|10 year government bond yield||2.88%|
|30 year fixed rate mortgage||4.55%|
Stocks are flat this morning after GDP came in better than expected. Bonds and MBS are down small.
Mortgage Applications fell 1.7% last week as purchases fell 1% and refis fell 3%. This is despite a drop in rates.
Second quarter GDP was revised upward to 4.2% from 4.1%, which was higher than the street estimate of 4.0%. The main revisions were to consumption (downward) and fixed residential investment (upward). Inventories were a drag on GDP, which means that we should see a bump to Q3’s numbers. The GDP price index was also revised up a touch, from 1.8% to 1.9%. All of this provides a good environment for the Fed to ease back from the zero bound.
Mortgage bankers made $580 per loan in the second quarter, an increase from $118 in the first quarter.
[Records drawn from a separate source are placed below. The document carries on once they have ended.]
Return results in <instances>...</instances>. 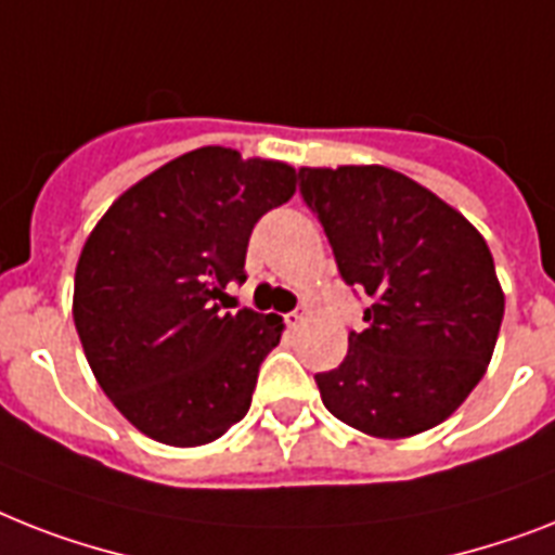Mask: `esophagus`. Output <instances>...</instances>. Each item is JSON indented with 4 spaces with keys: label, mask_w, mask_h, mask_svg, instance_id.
<instances>
[{
    "label": "esophagus",
    "mask_w": 555,
    "mask_h": 555,
    "mask_svg": "<svg viewBox=\"0 0 555 555\" xmlns=\"http://www.w3.org/2000/svg\"><path fill=\"white\" fill-rule=\"evenodd\" d=\"M301 322H305V310H291V313L285 317L287 327H299Z\"/></svg>",
    "instance_id": "esophagus-1"
}]
</instances>
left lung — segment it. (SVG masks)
<instances>
[{"mask_svg": "<svg viewBox=\"0 0 555 555\" xmlns=\"http://www.w3.org/2000/svg\"><path fill=\"white\" fill-rule=\"evenodd\" d=\"M299 193L345 285L367 296L339 367L317 373L324 408L367 436L430 430L488 371L504 317L493 256L465 216L379 165L301 168Z\"/></svg>", "mask_w": 555, "mask_h": 555, "instance_id": "1", "label": "left lung"}]
</instances>
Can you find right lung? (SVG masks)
Returning a JSON list of instances; mask_svg holds the SVG:
<instances>
[{"label": "right lung", "mask_w": 555, "mask_h": 555, "mask_svg": "<svg viewBox=\"0 0 555 555\" xmlns=\"http://www.w3.org/2000/svg\"><path fill=\"white\" fill-rule=\"evenodd\" d=\"M296 191L282 162L199 147L107 207L76 264L74 322L99 387L130 425L196 448L250 410L282 319L224 310L247 279V242Z\"/></svg>", "instance_id": "add662e5"}]
</instances>
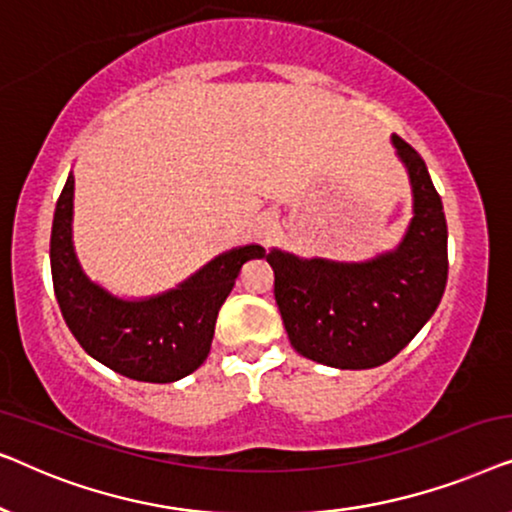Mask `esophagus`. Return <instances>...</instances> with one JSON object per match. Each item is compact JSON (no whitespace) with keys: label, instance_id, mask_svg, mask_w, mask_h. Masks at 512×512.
Instances as JSON below:
<instances>
[{"label":"esophagus","instance_id":"obj_1","mask_svg":"<svg viewBox=\"0 0 512 512\" xmlns=\"http://www.w3.org/2000/svg\"><path fill=\"white\" fill-rule=\"evenodd\" d=\"M270 233H272L270 226H261V233H258V235H261V237H270Z\"/></svg>","mask_w":512,"mask_h":512}]
</instances>
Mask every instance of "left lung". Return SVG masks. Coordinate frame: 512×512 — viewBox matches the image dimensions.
<instances>
[{
	"mask_svg": "<svg viewBox=\"0 0 512 512\" xmlns=\"http://www.w3.org/2000/svg\"><path fill=\"white\" fill-rule=\"evenodd\" d=\"M412 186V221L394 251L370 261L298 258L270 249L275 300L293 349L342 370L394 359L440 305L447 284L443 202L422 156L391 137Z\"/></svg>",
	"mask_w": 512,
	"mask_h": 512,
	"instance_id": "8db88e82",
	"label": "left lung"
}]
</instances>
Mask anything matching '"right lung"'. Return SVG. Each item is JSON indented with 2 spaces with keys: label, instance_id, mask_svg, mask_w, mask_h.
<instances>
[{
  "label": "right lung",
  "instance_id": "right-lung-1",
  "mask_svg": "<svg viewBox=\"0 0 512 512\" xmlns=\"http://www.w3.org/2000/svg\"><path fill=\"white\" fill-rule=\"evenodd\" d=\"M74 174H69L53 214L51 272L60 312L79 345L118 375L167 384L191 375L212 347L216 317L233 291L242 265L263 258L258 244L230 249L177 289L125 300L81 270L72 242Z\"/></svg>",
  "mask_w": 512,
  "mask_h": 512
}]
</instances>
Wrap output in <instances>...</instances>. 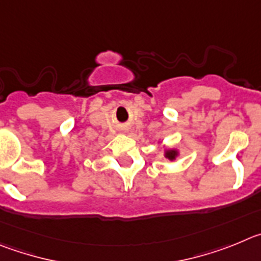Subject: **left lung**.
Here are the masks:
<instances>
[{"label":"left lung","instance_id":"8db88e82","mask_svg":"<svg viewBox=\"0 0 261 261\" xmlns=\"http://www.w3.org/2000/svg\"><path fill=\"white\" fill-rule=\"evenodd\" d=\"M175 156H177V153H175V151H169V152H166V157H168L169 160H174Z\"/></svg>","mask_w":261,"mask_h":261}]
</instances>
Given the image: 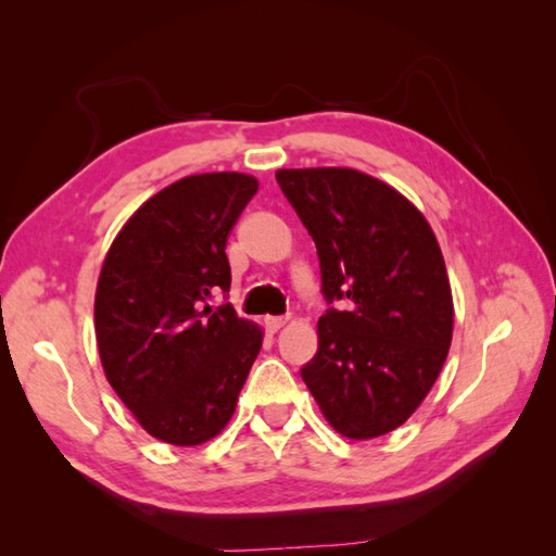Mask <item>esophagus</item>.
Instances as JSON below:
<instances>
[{
    "label": "esophagus",
    "mask_w": 556,
    "mask_h": 556,
    "mask_svg": "<svg viewBox=\"0 0 556 556\" xmlns=\"http://www.w3.org/2000/svg\"><path fill=\"white\" fill-rule=\"evenodd\" d=\"M289 320H291L289 315H281V317H265V325H267L269 332H279V329L285 327Z\"/></svg>",
    "instance_id": "1"
}]
</instances>
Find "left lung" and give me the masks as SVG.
Returning a JSON list of instances; mask_svg holds the SVG:
<instances>
[{
  "mask_svg": "<svg viewBox=\"0 0 556 556\" xmlns=\"http://www.w3.org/2000/svg\"><path fill=\"white\" fill-rule=\"evenodd\" d=\"M313 236L329 308L301 377L332 428L372 440L404 425L440 377L454 301L437 236L396 188L349 167L279 169Z\"/></svg>",
  "mask_w": 556,
  "mask_h": 556,
  "instance_id": "8db88e82",
  "label": "left lung"
}]
</instances>
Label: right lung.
<instances>
[{
    "instance_id": "1",
    "label": "right lung",
    "mask_w": 556,
    "mask_h": 556,
    "mask_svg": "<svg viewBox=\"0 0 556 556\" xmlns=\"http://www.w3.org/2000/svg\"><path fill=\"white\" fill-rule=\"evenodd\" d=\"M255 191V176L241 172L186 176L146 200L104 255L100 361L155 440L198 446L217 437L263 346V327L207 303L231 287L224 248Z\"/></svg>"
}]
</instances>
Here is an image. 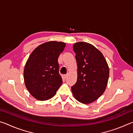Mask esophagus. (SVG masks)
I'll return each mask as SVG.
<instances>
[{
    "label": "esophagus",
    "mask_w": 133,
    "mask_h": 133,
    "mask_svg": "<svg viewBox=\"0 0 133 133\" xmlns=\"http://www.w3.org/2000/svg\"><path fill=\"white\" fill-rule=\"evenodd\" d=\"M67 77V75H63L62 76V77H63V78H64V79H65V78H66Z\"/></svg>",
    "instance_id": "obj_1"
}]
</instances>
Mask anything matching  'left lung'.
<instances>
[{
	"mask_svg": "<svg viewBox=\"0 0 133 133\" xmlns=\"http://www.w3.org/2000/svg\"><path fill=\"white\" fill-rule=\"evenodd\" d=\"M77 65V79L71 91L78 102L87 104L97 100L105 91L109 67L104 56L93 45L79 42L73 45Z\"/></svg>",
	"mask_w": 133,
	"mask_h": 133,
	"instance_id": "1",
	"label": "left lung"
}]
</instances>
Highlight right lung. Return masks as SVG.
<instances>
[{"label":"right lung","instance_id":"1","mask_svg":"<svg viewBox=\"0 0 133 133\" xmlns=\"http://www.w3.org/2000/svg\"><path fill=\"white\" fill-rule=\"evenodd\" d=\"M65 46L64 42H48L37 46L29 56L24 68V82L37 100L52 98L63 83L57 60Z\"/></svg>","mask_w":133,"mask_h":133}]
</instances>
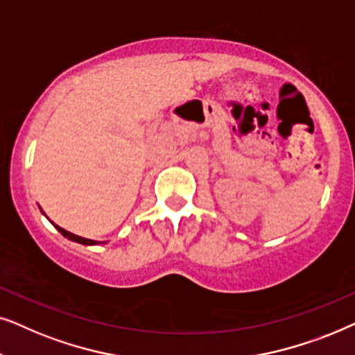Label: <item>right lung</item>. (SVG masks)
<instances>
[{
  "label": "right lung",
  "instance_id": "add662e5",
  "mask_svg": "<svg viewBox=\"0 0 355 355\" xmlns=\"http://www.w3.org/2000/svg\"><path fill=\"white\" fill-rule=\"evenodd\" d=\"M44 212V211H42ZM56 229H58V232L63 235V237H66V239H69V240H73V242H78V243H83V245H98L101 242H97V240H91V239H84V237H79V235H74V234H71V232H68V230H64V229H61L60 225H56V224H53ZM102 243H105V242H102Z\"/></svg>",
  "mask_w": 355,
  "mask_h": 355
}]
</instances>
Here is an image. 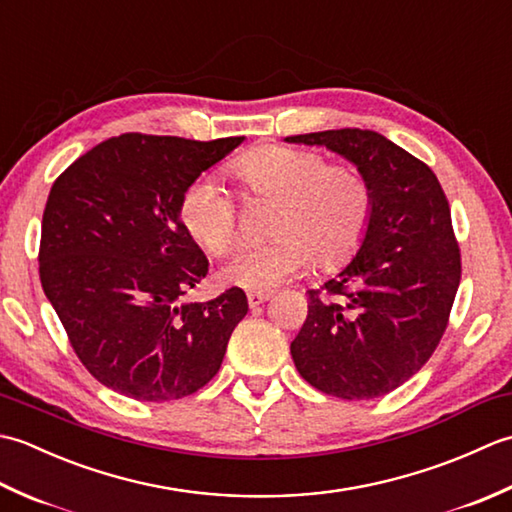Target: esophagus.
Listing matches in <instances>:
<instances>
[{"label":"esophagus","mask_w":512,"mask_h":512,"mask_svg":"<svg viewBox=\"0 0 512 512\" xmlns=\"http://www.w3.org/2000/svg\"><path fill=\"white\" fill-rule=\"evenodd\" d=\"M246 299H248V306H250V308H257V306H262L264 301L270 299V292H264V290H250L248 295H246Z\"/></svg>","instance_id":"obj_1"}]
</instances>
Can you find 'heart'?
Segmentation results:
<instances>
[{"instance_id":"heart-1","label":"heart","mask_w":512,"mask_h":512,"mask_svg":"<svg viewBox=\"0 0 512 512\" xmlns=\"http://www.w3.org/2000/svg\"><path fill=\"white\" fill-rule=\"evenodd\" d=\"M246 198L275 202L266 244L239 246L222 266L228 284L268 290L297 275L312 259L334 268L347 262L369 231L372 184L350 165H328L317 151L262 145L228 165ZM180 220L206 253L224 255L237 237V206L211 178L193 180L182 193Z\"/></svg>"}]
</instances>
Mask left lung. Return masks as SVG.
<instances>
[{
    "label": "left lung",
    "mask_w": 512,
    "mask_h": 512,
    "mask_svg": "<svg viewBox=\"0 0 512 512\" xmlns=\"http://www.w3.org/2000/svg\"><path fill=\"white\" fill-rule=\"evenodd\" d=\"M286 140L347 158L374 191L356 257L321 290H308L292 361L328 396H385L429 361L447 330L462 275L447 195L422 160L378 132L347 127Z\"/></svg>",
    "instance_id": "8db88e82"
}]
</instances>
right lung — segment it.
I'll list each match as a JSON object with an SVG mask.
<instances>
[{"label": "right lung", "instance_id": "add662e5", "mask_svg": "<svg viewBox=\"0 0 512 512\" xmlns=\"http://www.w3.org/2000/svg\"><path fill=\"white\" fill-rule=\"evenodd\" d=\"M242 140L123 134L54 180L41 222V286L101 385L167 402L195 394L220 369L248 301L242 288H228L180 303L209 273L180 200Z\"/></svg>", "mask_w": 512, "mask_h": 512}]
</instances>
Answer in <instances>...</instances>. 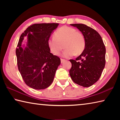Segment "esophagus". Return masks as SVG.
Wrapping results in <instances>:
<instances>
[{"instance_id": "obj_1", "label": "esophagus", "mask_w": 120, "mask_h": 120, "mask_svg": "<svg viewBox=\"0 0 120 120\" xmlns=\"http://www.w3.org/2000/svg\"><path fill=\"white\" fill-rule=\"evenodd\" d=\"M60 60H61V63L64 62L65 61V59H62V58H61Z\"/></svg>"}]
</instances>
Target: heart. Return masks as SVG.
<instances>
[{
    "mask_svg": "<svg viewBox=\"0 0 120 120\" xmlns=\"http://www.w3.org/2000/svg\"><path fill=\"white\" fill-rule=\"evenodd\" d=\"M48 45L51 52L55 56L59 55L64 46L66 49L64 56L70 57L82 53L85 48V40L82 34L75 28L64 26L58 28L53 37L48 40Z\"/></svg>",
    "mask_w": 120,
    "mask_h": 120,
    "instance_id": "heart-1",
    "label": "heart"
}]
</instances>
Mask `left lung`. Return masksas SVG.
Returning a JSON list of instances; mask_svg holds the SVG:
<instances>
[{
	"label": "left lung",
	"instance_id": "obj_1",
	"mask_svg": "<svg viewBox=\"0 0 120 120\" xmlns=\"http://www.w3.org/2000/svg\"><path fill=\"white\" fill-rule=\"evenodd\" d=\"M82 32L85 40L82 53L72 64L69 74L75 83L84 87L91 86L100 78L105 65L106 49L99 34L96 30L83 24H73Z\"/></svg>",
	"mask_w": 120,
	"mask_h": 120
}]
</instances>
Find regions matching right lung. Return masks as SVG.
<instances>
[{"label":"right lung","mask_w":120,"mask_h":120,"mask_svg":"<svg viewBox=\"0 0 120 120\" xmlns=\"http://www.w3.org/2000/svg\"><path fill=\"white\" fill-rule=\"evenodd\" d=\"M58 23L34 24L20 36L16 49L18 69L25 84L35 89L47 88L53 81L61 61L50 52L48 42ZM28 37L27 46L21 47L23 38Z\"/></svg>","instance_id":"obj_1"}]
</instances>
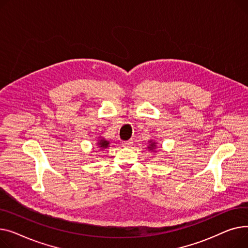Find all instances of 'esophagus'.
<instances>
[{
	"label": "esophagus",
	"instance_id": "esophagus-1",
	"mask_svg": "<svg viewBox=\"0 0 248 248\" xmlns=\"http://www.w3.org/2000/svg\"><path fill=\"white\" fill-rule=\"evenodd\" d=\"M132 144H133V140H132V139H129V140H127V141H124L123 146H125V147H130V146H132Z\"/></svg>",
	"mask_w": 248,
	"mask_h": 248
}]
</instances>
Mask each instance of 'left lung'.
<instances>
[{"label":"left lung","mask_w":248,"mask_h":248,"mask_svg":"<svg viewBox=\"0 0 248 248\" xmlns=\"http://www.w3.org/2000/svg\"><path fill=\"white\" fill-rule=\"evenodd\" d=\"M150 142H151V141H150ZM148 148H149V149H150V150H152V149H153V148H155V142H153V143H152V142H151V145H150V146H149V147H148Z\"/></svg>","instance_id":"8db88e82"}]
</instances>
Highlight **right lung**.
Wrapping results in <instances>:
<instances>
[{"mask_svg": "<svg viewBox=\"0 0 248 248\" xmlns=\"http://www.w3.org/2000/svg\"><path fill=\"white\" fill-rule=\"evenodd\" d=\"M98 145H99V147L102 148V149L107 148L108 145H109V141H106V140H104V139H102V140H100V141L98 142Z\"/></svg>", "mask_w": 248, "mask_h": 248, "instance_id": "right-lung-1", "label": "right lung"}]
</instances>
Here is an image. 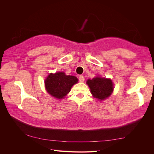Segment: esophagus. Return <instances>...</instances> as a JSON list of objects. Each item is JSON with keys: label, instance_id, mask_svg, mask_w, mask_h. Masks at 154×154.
<instances>
[{"label": "esophagus", "instance_id": "obj_1", "mask_svg": "<svg viewBox=\"0 0 154 154\" xmlns=\"http://www.w3.org/2000/svg\"><path fill=\"white\" fill-rule=\"evenodd\" d=\"M84 80H85V78H84V76H83L80 75V76H79V81H80V82H84Z\"/></svg>", "mask_w": 154, "mask_h": 154}]
</instances>
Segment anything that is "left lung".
<instances>
[{
	"mask_svg": "<svg viewBox=\"0 0 154 154\" xmlns=\"http://www.w3.org/2000/svg\"><path fill=\"white\" fill-rule=\"evenodd\" d=\"M87 83L90 87L93 96L101 100L109 97L114 89L113 83L110 79L96 77L88 80Z\"/></svg>",
	"mask_w": 154,
	"mask_h": 154,
	"instance_id": "obj_1",
	"label": "left lung"
}]
</instances>
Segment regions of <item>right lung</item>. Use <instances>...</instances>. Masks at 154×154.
<instances>
[{
  "instance_id": "obj_1",
  "label": "right lung",
  "mask_w": 154,
  "mask_h": 154,
  "mask_svg": "<svg viewBox=\"0 0 154 154\" xmlns=\"http://www.w3.org/2000/svg\"><path fill=\"white\" fill-rule=\"evenodd\" d=\"M78 81L76 77L66 75L62 72L51 73L45 80V86L48 92L51 96L56 98L62 99Z\"/></svg>"
}]
</instances>
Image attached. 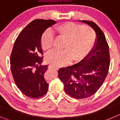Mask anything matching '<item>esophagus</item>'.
Segmentation results:
<instances>
[{"instance_id":"obj_1","label":"esophagus","mask_w":120,"mask_h":120,"mask_svg":"<svg viewBox=\"0 0 120 120\" xmlns=\"http://www.w3.org/2000/svg\"><path fill=\"white\" fill-rule=\"evenodd\" d=\"M49 68H50V69H53L56 70H57L58 69H59V68H57V67H56V66H52V65H50L49 66Z\"/></svg>"}]
</instances>
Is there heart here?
Masks as SVG:
<instances>
[{
	"label": "heart",
	"instance_id": "b5f03b06",
	"mask_svg": "<svg viewBox=\"0 0 120 120\" xmlns=\"http://www.w3.org/2000/svg\"><path fill=\"white\" fill-rule=\"evenodd\" d=\"M59 37L66 38L63 49L48 54L46 61L56 66H61L71 60L77 61L82 59L89 52L94 45L95 34L88 26H83L73 22H66L54 28ZM54 37L51 30L42 35L41 44L43 50L49 52L54 48Z\"/></svg>",
	"mask_w": 120,
	"mask_h": 120
}]
</instances>
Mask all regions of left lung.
<instances>
[{
  "label": "left lung",
  "instance_id": "obj_1",
  "mask_svg": "<svg viewBox=\"0 0 120 120\" xmlns=\"http://www.w3.org/2000/svg\"><path fill=\"white\" fill-rule=\"evenodd\" d=\"M82 22L95 31L97 39L94 47L79 63L58 71L65 92L76 99L88 98L98 91L108 75L110 63L109 47L102 30L95 22Z\"/></svg>",
  "mask_w": 120,
  "mask_h": 120
}]
</instances>
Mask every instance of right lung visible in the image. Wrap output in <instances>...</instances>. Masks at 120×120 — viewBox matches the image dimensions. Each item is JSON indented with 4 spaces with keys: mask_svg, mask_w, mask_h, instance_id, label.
I'll list each match as a JSON object with an SVG mask.
<instances>
[{
    "mask_svg": "<svg viewBox=\"0 0 120 120\" xmlns=\"http://www.w3.org/2000/svg\"><path fill=\"white\" fill-rule=\"evenodd\" d=\"M56 22L34 20L15 41L10 61L12 76L19 89L29 98H39L48 91L49 84L44 78L48 66H41L43 60L41 40L44 31Z\"/></svg>",
    "mask_w": 120,
    "mask_h": 120,
    "instance_id": "1",
    "label": "right lung"
}]
</instances>
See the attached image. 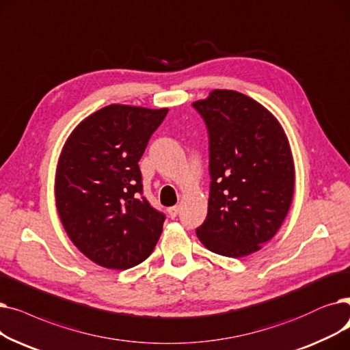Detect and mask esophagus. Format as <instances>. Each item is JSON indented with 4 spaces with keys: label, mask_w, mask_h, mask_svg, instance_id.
I'll return each mask as SVG.
<instances>
[{
    "label": "esophagus",
    "mask_w": 350,
    "mask_h": 350,
    "mask_svg": "<svg viewBox=\"0 0 350 350\" xmlns=\"http://www.w3.org/2000/svg\"><path fill=\"white\" fill-rule=\"evenodd\" d=\"M168 213H170L171 218H175V216L179 213V208L178 206H171V208H168Z\"/></svg>",
    "instance_id": "1"
}]
</instances>
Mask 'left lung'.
<instances>
[{
	"label": "left lung",
	"instance_id": "8db88e82",
	"mask_svg": "<svg viewBox=\"0 0 350 350\" xmlns=\"http://www.w3.org/2000/svg\"><path fill=\"white\" fill-rule=\"evenodd\" d=\"M193 108L209 135L211 189L196 235L209 251L251 255L284 224L295 189V165L284 128L241 92L213 90Z\"/></svg>",
	"mask_w": 350,
	"mask_h": 350
}]
</instances>
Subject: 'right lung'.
Returning a JSON list of instances; mask_svg holds the SVG:
<instances>
[{
	"label": "right lung",
	"instance_id": "obj_1",
	"mask_svg": "<svg viewBox=\"0 0 350 350\" xmlns=\"http://www.w3.org/2000/svg\"><path fill=\"white\" fill-rule=\"evenodd\" d=\"M168 108L112 104L66 139L55 175L59 219L88 259L124 271L152 254L165 215L142 193L139 159Z\"/></svg>",
	"mask_w": 350,
	"mask_h": 350
}]
</instances>
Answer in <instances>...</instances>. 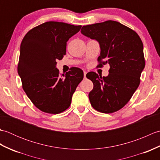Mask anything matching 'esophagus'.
<instances>
[{"label": "esophagus", "mask_w": 160, "mask_h": 160, "mask_svg": "<svg viewBox=\"0 0 160 160\" xmlns=\"http://www.w3.org/2000/svg\"><path fill=\"white\" fill-rule=\"evenodd\" d=\"M86 74H87V71H84V78L86 77Z\"/></svg>", "instance_id": "1"}]
</instances>
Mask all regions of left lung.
<instances>
[{
	"instance_id": "1",
	"label": "left lung",
	"mask_w": 160,
	"mask_h": 160,
	"mask_svg": "<svg viewBox=\"0 0 160 160\" xmlns=\"http://www.w3.org/2000/svg\"><path fill=\"white\" fill-rule=\"evenodd\" d=\"M81 33L100 43L98 67L110 65L106 77L93 71L86 75L93 84L89 94L91 106L104 113L121 109L140 85L145 67L141 38L132 29L113 20L83 26Z\"/></svg>"
}]
</instances>
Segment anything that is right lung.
Masks as SVG:
<instances>
[{"label":"right lung","mask_w":160,"mask_h":160,"mask_svg":"<svg viewBox=\"0 0 160 160\" xmlns=\"http://www.w3.org/2000/svg\"><path fill=\"white\" fill-rule=\"evenodd\" d=\"M81 25L49 21L32 29L20 47L18 73L22 89L32 103L43 112L58 114L69 107L83 71L71 67L60 75L56 61L66 54L67 42Z\"/></svg>","instance_id":"1"}]
</instances>
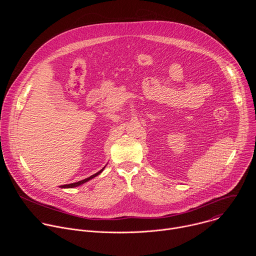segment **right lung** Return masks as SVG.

Banks cut costs aggressively (dropping production costs per loan by about $1,000) however declining volumes offset that, and this turned out to be the weakest quarter since the MBA began keeping records in 2008. That $580 represents a profit of 21 basis points per loan, which was a drop form 24 bps a year ago. Fee income dropped to 341 bps from 370 in the first quarter. Refis continue to decline, with purchases accounting for 81% of all volume.
Here is something wild. Last night, there were no trades in the JGB market (the world’s second largest bond market). This is the 7th time this has happened this year. The Bank of Japan basically controls the market, and trading has dried up. We live in interesting times, at least if you are a central banker.
Pending Home sales fell 0.7% in July, according to NAR. Lawrence Yun, NAR chief economist, says the housing market’s summer slowdown continued in July. “Contract signings inched backward once again last month, as declines in the South and West weighed down on overall activity,” he said. “It’s evident in recent months that many of the most overheated real estate markets – especially those out West – are starting to see a slight decline in home sales and slower price growth.” Blame tight supply, which has driven up prices to unaffordable levels.
The housing slowdown has not been lost on the stocks of the homebuilders, who despite strong earnings (and an incredibly strong stock market) are down 14% YTD. At some point, the sector will be unable to rely on increasing ASPs and will have to pump up volume to show growth. Despite the clear need for new housing, especially at the starter level, builders seem content to meter their growth and plow excess cash into buybacks.